Anxious to one-up President Clinton after his week of policy initiatives, House GOP leaders are preparing a cornucopia of tax cut proposals totaling as much as $1 trillion. But they face resistance from moderate Republicans as well as Democrats.

With the Clinton administration forecasting huge jumps in the surplus beyond the excess payroll taxes in the Social Security trust fund, GOP leaders are contemplating boosting their current $778 billion plan.

House leaders are planning a rally today where they will describe their proposal, which includes eliminating the so-called marriage penalty, reducing capital gains and estate taxes, and raising the maximum that people may invest in individual retirement accounts.

GOP tax writers also are studying an across-the-board tax cut proposal that would shave at least 1 percentage point off all taxpayers' total tax obligation, according to a House GOP aide.

"Our overarching theme is that the president has all these proposals to spend this money in Washington and we want to move this money out of Washington," said John Feehery, spokesman for House Speaker J. Dennis Hastert (R-Ill.). "The speaker believes that this money is an overcharge and should go back to the American taxpayers."

Hastert met on Tuesday with the other top House GOP leaders and Ways and Means Committee Chairman Bill Archer (R-Tex.) and agreed in principle to endorse the concept of a $1 trillion tax cut -- a proposal more than three times the amount that Clinton and congressional Democrats say they would be willing to approve.

Republicans say a substantial increase in the size of their tax plan is justifiable because there will be more money available than previously anticipated to bolster the Social Security and Medicare programs and pay down the national debt.

But their new approach already is drawing fire from House and Senate Democratic leaders, who charge that the Republicans are more interested in placating their conservative base than seriously negotiating a reasonable tax package.

And moderate Republicans warned Hastert over lunch yesterday that they would oppose using the improved budget surplus projections to fatten the GOP tax package.

"When you do a tax cut, you're going to have to live with the consequences of that," said Rep. Michael N. Castle (R-Del.), a leader of the moderates. There are "a lot of questions out there, and they should be answered before we start talking about an additional $200 billion in tax cuts."

Some moderates also noted during the luncheon meeting that appropriators are having serious problems finding the money to fund several of the larger domestic spending bills, including those financing health, labor, education and veterans programs.

House Minority Leader Richard A. Gephardt (D-Mo.) and Senate Minority Leader Thomas A. Daschle (D-S.D.) said they were outraged that Republicans would seek to increase their tax cut plan just when prospects had improved for significant reforms of Social Security and Medicare.

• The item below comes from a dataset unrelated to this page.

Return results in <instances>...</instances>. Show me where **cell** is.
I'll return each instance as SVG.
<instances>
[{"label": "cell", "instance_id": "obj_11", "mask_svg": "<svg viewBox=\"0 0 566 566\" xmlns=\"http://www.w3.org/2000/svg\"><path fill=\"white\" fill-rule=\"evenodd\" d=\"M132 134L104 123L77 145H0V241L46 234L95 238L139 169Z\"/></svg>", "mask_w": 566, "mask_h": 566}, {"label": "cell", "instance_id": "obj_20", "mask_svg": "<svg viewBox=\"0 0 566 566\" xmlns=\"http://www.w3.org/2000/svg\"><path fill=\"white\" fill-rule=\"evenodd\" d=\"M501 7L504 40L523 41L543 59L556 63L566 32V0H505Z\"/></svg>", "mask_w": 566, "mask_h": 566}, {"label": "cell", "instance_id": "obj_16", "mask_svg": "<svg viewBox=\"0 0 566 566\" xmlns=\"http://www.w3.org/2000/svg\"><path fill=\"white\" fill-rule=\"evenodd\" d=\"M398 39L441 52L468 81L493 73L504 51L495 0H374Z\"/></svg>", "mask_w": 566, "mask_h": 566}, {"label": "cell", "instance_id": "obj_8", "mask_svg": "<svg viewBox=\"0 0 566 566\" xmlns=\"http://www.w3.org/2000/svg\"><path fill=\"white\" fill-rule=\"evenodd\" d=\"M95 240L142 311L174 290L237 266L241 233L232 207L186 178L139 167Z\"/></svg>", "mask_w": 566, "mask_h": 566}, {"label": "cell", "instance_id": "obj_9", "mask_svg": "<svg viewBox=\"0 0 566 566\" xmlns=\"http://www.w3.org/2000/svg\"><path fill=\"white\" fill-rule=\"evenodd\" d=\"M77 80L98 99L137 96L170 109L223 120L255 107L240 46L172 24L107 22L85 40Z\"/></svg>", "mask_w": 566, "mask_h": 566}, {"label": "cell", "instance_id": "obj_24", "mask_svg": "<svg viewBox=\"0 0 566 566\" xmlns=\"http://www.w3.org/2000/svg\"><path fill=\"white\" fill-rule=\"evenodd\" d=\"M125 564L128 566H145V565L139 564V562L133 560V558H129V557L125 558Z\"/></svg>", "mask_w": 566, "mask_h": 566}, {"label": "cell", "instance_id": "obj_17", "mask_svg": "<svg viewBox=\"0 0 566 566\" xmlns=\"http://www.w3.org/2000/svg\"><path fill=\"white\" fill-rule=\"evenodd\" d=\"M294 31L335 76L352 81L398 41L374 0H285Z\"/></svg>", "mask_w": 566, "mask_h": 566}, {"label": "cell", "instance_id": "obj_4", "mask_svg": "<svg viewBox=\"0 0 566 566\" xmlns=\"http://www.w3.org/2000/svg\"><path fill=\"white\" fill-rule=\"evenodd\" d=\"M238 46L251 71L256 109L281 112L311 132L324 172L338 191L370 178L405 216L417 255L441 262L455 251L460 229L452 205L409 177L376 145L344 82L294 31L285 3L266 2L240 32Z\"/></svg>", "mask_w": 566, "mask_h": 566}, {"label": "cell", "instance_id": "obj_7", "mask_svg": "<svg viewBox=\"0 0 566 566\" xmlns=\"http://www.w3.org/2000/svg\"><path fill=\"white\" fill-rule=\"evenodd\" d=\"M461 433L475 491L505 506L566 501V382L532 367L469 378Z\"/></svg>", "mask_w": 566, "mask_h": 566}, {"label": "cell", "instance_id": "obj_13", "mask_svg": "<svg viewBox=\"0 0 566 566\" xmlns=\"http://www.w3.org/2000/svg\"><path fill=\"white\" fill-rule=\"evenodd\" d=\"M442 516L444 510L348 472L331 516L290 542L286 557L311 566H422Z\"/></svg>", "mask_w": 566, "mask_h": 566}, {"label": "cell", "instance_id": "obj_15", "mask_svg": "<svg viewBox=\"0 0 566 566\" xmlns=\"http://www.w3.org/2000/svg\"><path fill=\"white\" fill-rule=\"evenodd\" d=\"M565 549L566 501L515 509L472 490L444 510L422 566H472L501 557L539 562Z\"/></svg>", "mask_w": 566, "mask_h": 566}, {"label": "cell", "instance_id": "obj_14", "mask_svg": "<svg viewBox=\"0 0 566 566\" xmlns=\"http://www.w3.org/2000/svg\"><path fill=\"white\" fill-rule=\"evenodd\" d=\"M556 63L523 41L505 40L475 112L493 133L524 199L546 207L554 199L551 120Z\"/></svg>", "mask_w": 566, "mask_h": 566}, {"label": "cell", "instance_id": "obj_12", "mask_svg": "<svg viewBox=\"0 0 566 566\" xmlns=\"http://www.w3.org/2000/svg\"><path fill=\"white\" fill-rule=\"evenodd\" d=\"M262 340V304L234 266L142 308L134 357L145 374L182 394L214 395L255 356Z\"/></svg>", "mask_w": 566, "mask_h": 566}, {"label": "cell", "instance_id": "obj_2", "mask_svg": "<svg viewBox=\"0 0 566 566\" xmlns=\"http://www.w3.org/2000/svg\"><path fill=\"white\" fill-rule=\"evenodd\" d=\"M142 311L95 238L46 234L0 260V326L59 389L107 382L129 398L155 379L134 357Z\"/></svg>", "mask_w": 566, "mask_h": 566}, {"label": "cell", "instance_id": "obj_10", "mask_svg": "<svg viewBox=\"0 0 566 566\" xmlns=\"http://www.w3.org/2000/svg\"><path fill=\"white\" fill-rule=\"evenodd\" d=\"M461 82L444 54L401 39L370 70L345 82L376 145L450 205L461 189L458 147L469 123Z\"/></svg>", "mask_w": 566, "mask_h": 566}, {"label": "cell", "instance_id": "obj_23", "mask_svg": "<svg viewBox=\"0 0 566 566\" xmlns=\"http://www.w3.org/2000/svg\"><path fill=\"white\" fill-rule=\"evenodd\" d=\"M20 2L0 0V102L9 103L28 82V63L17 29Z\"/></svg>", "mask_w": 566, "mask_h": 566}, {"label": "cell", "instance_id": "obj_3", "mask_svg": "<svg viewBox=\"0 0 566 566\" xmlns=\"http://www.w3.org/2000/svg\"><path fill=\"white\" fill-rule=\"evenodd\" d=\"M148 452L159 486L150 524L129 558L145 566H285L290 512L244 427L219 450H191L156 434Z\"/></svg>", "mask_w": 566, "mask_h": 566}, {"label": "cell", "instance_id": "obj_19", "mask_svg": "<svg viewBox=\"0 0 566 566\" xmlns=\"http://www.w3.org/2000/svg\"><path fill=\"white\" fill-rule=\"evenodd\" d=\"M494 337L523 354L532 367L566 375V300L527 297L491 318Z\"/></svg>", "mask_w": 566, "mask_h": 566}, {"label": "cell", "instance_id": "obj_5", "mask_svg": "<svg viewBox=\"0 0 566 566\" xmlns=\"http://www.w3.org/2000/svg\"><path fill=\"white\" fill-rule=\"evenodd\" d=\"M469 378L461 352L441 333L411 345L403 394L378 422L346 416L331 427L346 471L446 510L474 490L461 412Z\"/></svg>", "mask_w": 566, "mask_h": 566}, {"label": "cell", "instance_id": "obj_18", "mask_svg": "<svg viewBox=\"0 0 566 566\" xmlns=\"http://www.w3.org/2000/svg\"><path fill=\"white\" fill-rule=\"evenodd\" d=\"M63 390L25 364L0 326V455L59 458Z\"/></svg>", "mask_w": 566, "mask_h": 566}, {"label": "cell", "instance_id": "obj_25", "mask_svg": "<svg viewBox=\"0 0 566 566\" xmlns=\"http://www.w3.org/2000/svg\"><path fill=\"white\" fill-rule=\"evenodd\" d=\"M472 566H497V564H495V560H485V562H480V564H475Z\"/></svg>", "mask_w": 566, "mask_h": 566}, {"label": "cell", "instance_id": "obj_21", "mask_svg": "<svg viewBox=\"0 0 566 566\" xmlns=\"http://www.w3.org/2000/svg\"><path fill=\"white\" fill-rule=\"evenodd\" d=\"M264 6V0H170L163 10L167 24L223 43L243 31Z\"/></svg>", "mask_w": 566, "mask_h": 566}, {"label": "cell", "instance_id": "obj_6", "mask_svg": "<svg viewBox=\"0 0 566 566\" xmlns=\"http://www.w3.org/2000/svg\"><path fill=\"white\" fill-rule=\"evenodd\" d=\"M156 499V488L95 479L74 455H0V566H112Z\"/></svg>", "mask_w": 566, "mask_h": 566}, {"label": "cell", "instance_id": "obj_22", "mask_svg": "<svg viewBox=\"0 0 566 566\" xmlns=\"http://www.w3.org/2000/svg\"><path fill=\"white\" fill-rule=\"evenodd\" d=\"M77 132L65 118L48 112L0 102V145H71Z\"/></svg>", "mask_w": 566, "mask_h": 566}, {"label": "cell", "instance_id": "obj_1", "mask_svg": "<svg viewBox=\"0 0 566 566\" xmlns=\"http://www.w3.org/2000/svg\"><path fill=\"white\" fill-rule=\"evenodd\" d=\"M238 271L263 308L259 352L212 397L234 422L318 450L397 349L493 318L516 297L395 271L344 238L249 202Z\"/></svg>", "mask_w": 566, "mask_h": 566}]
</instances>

"There cannot be any misunderstanding about the magnitude of the tax cut," Daschle told reporters. "Democrats will not support, at the expense of Social Security and Medicare and education, a tax cut the size of what Republicans are proposing today."

But Archer said this week that House Democrats are refusing to consider any GOP tax plan, and that at this point it doesn't matter how much the Republicans propose.

The House and Senate will take up GOP tax legislation next month, and many in both parties assume that Clinton will veto whatever is approved, setting up a showdown over taxes and entitlement programs later this fall.

"I've talked to the Democrats, and they're not going to support tax relief in the aggregate number that we think is appropriate for the American people," Archer said. "So, it's not a case of hammering out the details. They're on a united basis opposed to this tax bill."

The White House on Monday issued revised forecasts showing that over the coming decade, the budget surplus excluding excess Social Security payroll taxes will amount to slightly more than $1 trillion, or $333 billion more than projected in February.

Archer and other Republicans insist that under the terms of the budget resolution passed by Congress earlier this year, any excess surplus outside of the Social Security trust fund is fair game for tax cuts.

But in something of a surprise, the Congressional Budget Office is expected to announce today that the projected surpluses over the next decade will be slightly less than the administration estimate.

The CBO is expected to say that, excluding Social Security, budget surpluses over the next 10 years would be about $170 billion greater than the amount the nonpartisan agency projected in January, according to the Associated Press.

Although House Democrats are largely in agreement with Clinton that any tax cut package should be targeted to moderate- and low-income families and should total no more than $250 billion over 10 years, some Senate Democrats favor a bigger tax cut as part of a comprehensive deal on Medicare and Social Security.

Democratic Sens. John Breaux (La.), Bob Kerrey (Neb.) and Robert G. Torricelli (N.J.), among others, have expressed interest in working with Senate Finance Committee Chairman William V. Roth Jr. (R-Del.) on a compromise. "There's an opportunity to come together," Breaux said. "There are Republicans who want a tax cut and some Democrats who want to do some things on Social Security and Medicare."